Sílvia das Fadas (née Sílvia Salgueiro) is a filmmaker, a researcher, a teacher, a wanderer.

Born in Portugal in 1983, she studied cinema and aesthetics, committing herself to the material learning of film at ANIM (The Portuguese Moving Image Archive) and the Portuguese Cinematheque in Lisbon. Driven by a militant nostalgia, she moved to Los Angeles where she continued to craft her personal films in 16mm, at the California Institute of the Arts. She worked as a Visual History Researcher for the Academy of Motion Picture Arts and Sciences, and collaborated with Los Angeles Filmforum until her visa expired and she moved to Vienna in search of a lively film culture. There she worked as a film projectionist for the Austrian Film Museum, while teaching cinema at the Academy of Fine Arts Vienna, where she is currently a participant in the PhD in Practice program.

She is the recipient of a Fundação Calouste Gulbenkian/ FLAD Scholarship, a CalArts School of Film/Video Scholarship, an Akademie Schloss Solitude Cooperation Fellowship with Staatliche Akademie der Bildenden Künste Stuttgart, and a Fundação para a Ciência e Tecnologia Doctoral Fellowship. Her films have been shown at numerous festivals, cinematheques and minor cinemas.

She is interested in the politics intrinsic to cinematic practices and in cinema as a way of being together in restlessness and brokenness.

Cauleen Smith (born Riverside, California, 1967) is an interdisciplinary artist whose work reflects upon the everyday possibilities of the imagination. Operating in multiple materials and arenas, Smith roots her work firmly within the discourse of mid-twentieth-century experimental film. Drawing from structuralism, third world cinema, and science fiction, she makes things that deploy the tactics of these disciplines while offering a phenomenological experience for spectators and participants. Her films, objects, and installations have been featured in group exhibitions. Studio Museum of Harlem, Houston Contemporary Art Museum; Yerba Buena Center for Art, and the New Museum, New York, D21 Leipzig and Decad, Berlin. She has had solo shows for her films and installations at The Kitchen, MCA Chicago, Threewalls, Chicago. She shows her drawings and 2D work with Corbett vs. Dempsey. Smith is the recipient of several grants and awards including the Rockefeller Media Arts Award, Creative Capital Film /Video, Chicago 3Arts Grant, and the Foundation for Contemporary Arts, Chicago Expo Artadia Award, and Rauschenberg Residency. Smith was born in Riverside, California and grew up in Sacramento. She earned a BA in Creative Arts from San Francisco Sate University and an MFA from the University of California, Los Angeles School of Theater Film and Television. Smith is based in the great city of Chicago and serves as faculty for the Vermont College of Fine Arts low-residency MFA program.
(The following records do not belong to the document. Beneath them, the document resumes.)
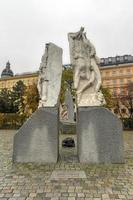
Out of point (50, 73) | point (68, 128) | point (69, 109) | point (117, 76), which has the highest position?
point (117, 76)

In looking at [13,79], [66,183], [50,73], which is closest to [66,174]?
[66,183]

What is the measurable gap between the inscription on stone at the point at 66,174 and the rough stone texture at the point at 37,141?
4.47ft

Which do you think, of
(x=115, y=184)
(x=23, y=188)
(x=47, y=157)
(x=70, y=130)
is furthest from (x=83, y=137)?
(x=70, y=130)

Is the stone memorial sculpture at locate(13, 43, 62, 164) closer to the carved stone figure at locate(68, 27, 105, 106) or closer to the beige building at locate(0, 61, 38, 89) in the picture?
the carved stone figure at locate(68, 27, 105, 106)

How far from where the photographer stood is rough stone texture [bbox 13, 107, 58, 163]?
26.3 feet

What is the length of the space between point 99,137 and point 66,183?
266 cm

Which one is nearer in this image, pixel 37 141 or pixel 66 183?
pixel 66 183

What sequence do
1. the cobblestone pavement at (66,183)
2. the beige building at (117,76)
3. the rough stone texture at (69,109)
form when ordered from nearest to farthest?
1. the cobblestone pavement at (66,183)
2. the rough stone texture at (69,109)
3. the beige building at (117,76)

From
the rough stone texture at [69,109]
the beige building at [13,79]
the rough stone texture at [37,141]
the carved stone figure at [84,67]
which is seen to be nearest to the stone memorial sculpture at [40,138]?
the rough stone texture at [37,141]

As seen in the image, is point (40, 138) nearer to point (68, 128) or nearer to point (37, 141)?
point (37, 141)

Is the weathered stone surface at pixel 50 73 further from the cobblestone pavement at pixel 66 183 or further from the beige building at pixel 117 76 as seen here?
the beige building at pixel 117 76

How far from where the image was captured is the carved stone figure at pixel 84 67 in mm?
8734

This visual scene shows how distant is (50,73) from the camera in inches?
354

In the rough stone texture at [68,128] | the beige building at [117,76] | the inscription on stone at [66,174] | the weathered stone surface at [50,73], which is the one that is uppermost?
the beige building at [117,76]
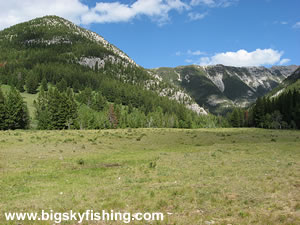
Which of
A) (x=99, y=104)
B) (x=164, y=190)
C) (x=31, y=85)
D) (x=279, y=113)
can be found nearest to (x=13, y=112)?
(x=99, y=104)

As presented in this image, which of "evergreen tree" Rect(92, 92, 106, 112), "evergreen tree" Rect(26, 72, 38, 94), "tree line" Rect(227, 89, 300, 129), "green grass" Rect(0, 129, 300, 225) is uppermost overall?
"evergreen tree" Rect(26, 72, 38, 94)

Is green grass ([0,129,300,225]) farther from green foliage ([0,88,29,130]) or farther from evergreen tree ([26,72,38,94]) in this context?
evergreen tree ([26,72,38,94])

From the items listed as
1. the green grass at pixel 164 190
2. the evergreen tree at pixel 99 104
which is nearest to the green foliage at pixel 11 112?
the green grass at pixel 164 190

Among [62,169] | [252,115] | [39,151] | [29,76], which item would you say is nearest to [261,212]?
[62,169]

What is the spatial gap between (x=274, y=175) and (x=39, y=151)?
25.5 m

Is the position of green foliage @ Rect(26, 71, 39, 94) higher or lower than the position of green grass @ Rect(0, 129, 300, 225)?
higher

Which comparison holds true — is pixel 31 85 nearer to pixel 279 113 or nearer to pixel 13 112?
pixel 13 112

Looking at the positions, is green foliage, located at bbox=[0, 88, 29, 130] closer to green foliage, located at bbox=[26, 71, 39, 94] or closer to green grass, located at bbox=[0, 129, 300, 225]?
green grass, located at bbox=[0, 129, 300, 225]

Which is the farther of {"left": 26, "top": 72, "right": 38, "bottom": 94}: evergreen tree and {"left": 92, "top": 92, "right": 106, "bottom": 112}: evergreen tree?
{"left": 26, "top": 72, "right": 38, "bottom": 94}: evergreen tree

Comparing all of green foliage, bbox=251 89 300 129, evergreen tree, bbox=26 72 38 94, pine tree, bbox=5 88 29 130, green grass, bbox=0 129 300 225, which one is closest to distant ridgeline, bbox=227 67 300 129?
green foliage, bbox=251 89 300 129

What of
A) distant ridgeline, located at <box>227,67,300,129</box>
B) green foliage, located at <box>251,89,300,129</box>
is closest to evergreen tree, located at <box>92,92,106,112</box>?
distant ridgeline, located at <box>227,67,300,129</box>

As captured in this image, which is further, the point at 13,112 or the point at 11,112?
the point at 13,112

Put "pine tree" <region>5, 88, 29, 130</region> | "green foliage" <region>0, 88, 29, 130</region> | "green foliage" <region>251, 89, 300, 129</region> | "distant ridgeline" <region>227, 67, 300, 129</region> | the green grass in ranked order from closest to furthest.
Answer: the green grass < "green foliage" <region>0, 88, 29, 130</region> < "pine tree" <region>5, 88, 29, 130</region> < "green foliage" <region>251, 89, 300, 129</region> < "distant ridgeline" <region>227, 67, 300, 129</region>

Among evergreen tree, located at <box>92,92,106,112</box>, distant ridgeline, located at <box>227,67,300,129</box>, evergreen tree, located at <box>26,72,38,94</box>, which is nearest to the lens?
distant ridgeline, located at <box>227,67,300,129</box>
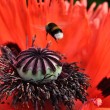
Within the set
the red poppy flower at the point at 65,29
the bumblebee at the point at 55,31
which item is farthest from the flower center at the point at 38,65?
the red poppy flower at the point at 65,29

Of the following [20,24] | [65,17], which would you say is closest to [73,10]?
[65,17]

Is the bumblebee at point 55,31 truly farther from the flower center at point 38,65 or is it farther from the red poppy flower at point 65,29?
the red poppy flower at point 65,29

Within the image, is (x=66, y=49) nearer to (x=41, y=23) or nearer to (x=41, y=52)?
(x=41, y=23)

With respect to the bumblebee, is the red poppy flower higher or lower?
higher

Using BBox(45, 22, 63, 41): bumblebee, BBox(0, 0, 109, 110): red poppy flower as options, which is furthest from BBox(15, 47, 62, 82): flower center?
BBox(0, 0, 109, 110): red poppy flower

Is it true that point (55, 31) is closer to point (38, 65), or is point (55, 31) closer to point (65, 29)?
point (38, 65)

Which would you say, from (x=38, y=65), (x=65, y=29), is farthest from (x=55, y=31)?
(x=65, y=29)

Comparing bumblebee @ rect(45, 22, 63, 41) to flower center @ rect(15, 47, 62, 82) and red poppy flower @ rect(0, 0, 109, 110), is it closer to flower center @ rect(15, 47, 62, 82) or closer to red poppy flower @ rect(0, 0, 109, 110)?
flower center @ rect(15, 47, 62, 82)

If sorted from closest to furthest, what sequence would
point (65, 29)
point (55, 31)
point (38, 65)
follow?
1. point (38, 65)
2. point (55, 31)
3. point (65, 29)

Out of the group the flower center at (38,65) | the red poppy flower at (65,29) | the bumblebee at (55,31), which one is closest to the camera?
the flower center at (38,65)
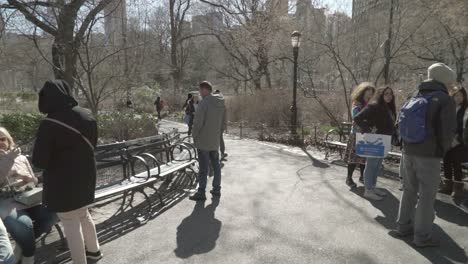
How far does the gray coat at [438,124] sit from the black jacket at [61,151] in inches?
128

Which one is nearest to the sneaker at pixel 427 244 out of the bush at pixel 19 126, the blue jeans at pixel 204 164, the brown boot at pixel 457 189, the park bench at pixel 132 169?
the brown boot at pixel 457 189

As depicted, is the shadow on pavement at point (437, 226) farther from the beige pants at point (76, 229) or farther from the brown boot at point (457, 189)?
the beige pants at point (76, 229)

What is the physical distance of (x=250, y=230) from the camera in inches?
169

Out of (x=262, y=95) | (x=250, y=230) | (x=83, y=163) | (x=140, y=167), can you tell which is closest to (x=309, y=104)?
(x=262, y=95)

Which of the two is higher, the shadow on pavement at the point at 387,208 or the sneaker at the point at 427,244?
the sneaker at the point at 427,244

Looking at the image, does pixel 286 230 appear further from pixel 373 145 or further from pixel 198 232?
pixel 373 145

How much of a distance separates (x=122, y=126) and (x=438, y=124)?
7180 millimetres

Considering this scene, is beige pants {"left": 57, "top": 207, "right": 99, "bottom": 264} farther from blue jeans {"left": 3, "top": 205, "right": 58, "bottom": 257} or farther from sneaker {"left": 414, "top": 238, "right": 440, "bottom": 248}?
sneaker {"left": 414, "top": 238, "right": 440, "bottom": 248}

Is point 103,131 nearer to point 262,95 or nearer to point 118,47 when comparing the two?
A: point 118,47

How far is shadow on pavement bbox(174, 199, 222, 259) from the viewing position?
3.81 m

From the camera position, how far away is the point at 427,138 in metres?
3.57

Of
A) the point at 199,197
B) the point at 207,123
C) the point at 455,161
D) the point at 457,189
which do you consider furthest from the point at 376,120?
the point at 199,197

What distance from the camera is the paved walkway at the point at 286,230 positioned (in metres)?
3.63

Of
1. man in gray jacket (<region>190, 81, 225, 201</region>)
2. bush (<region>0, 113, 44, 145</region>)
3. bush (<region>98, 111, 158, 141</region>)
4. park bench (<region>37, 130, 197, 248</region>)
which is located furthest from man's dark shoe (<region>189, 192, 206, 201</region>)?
bush (<region>0, 113, 44, 145</region>)
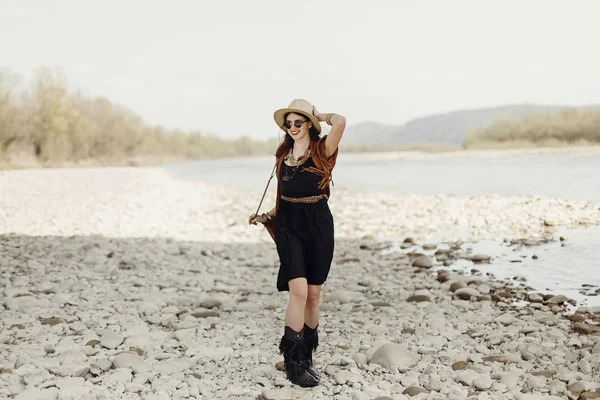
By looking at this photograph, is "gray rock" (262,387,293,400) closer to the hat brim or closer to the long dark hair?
the long dark hair

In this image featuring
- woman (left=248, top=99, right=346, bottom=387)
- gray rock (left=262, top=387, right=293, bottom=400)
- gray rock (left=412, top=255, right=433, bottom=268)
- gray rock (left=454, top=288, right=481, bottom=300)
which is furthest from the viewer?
gray rock (left=412, top=255, right=433, bottom=268)

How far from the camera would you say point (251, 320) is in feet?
17.0

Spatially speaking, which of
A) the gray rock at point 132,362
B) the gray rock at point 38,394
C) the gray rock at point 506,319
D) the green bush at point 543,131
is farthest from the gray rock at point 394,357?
the green bush at point 543,131

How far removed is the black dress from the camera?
3.58 meters

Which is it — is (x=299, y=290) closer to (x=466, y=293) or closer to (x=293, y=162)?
(x=293, y=162)

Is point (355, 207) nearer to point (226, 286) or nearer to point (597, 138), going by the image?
point (226, 286)

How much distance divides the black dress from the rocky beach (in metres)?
0.73

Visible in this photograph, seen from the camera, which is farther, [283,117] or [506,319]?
[506,319]

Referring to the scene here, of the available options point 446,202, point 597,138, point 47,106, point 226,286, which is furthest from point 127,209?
point 597,138

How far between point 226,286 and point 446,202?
10268 mm

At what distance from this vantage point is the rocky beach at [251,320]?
3660mm

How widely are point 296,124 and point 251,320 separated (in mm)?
2241

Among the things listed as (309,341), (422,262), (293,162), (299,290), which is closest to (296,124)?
(293,162)

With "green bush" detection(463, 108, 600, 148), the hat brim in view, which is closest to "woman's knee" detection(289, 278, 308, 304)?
the hat brim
Experimental filmmaker, video artist and independant curator, Guillaume Vallée graduated from Concordia University with a Major in Film Animation and MFA in Studio Arts - Film Production option. He's interested in alternative forms of moving images in analogue forms as a way of considering the direct interaction between different mediums. His work is an exploration of materiality within the creative process. In attempts of creating a more complex relationship with his subject matter, Vallée makes use of cross-medium forms that range from camera-less techniques to optical effects, glitch, video feedback, resulting in expended & hybrid pieces.

Vallée is questionning the notions of recycling & reappropriation, treating all material as found footage within a collaborative practice, in film, video & performance. His audiovisual performances have been shown in various festivals in Canada, USA and France (MUTEK, O.F.N.I., FICFA, Les Percéides, WUFF (...)) and his experimental films and videos, distributed by Vidéographe and Winnipeg Film Group, have been screened internationnaly. His short film, Le bulbe tragique, won the ''Best Canadian Work'' at WNDX (Festival of Moving Image) in 2016. He's also the co-founder & programmer of Ibrida*Pluri Festival, along with Sonya Stefan & Samuel Bonony.

Guillaume Vallée's completing a PhD in Études et Pratiques des Arts at UQAM, under the direction of Louis Jacob & Mario Côté. His Research-Creation thesis is about the notions of DIY apparatus, scene and the artist as bricoleur, around the practices of experimental cinema.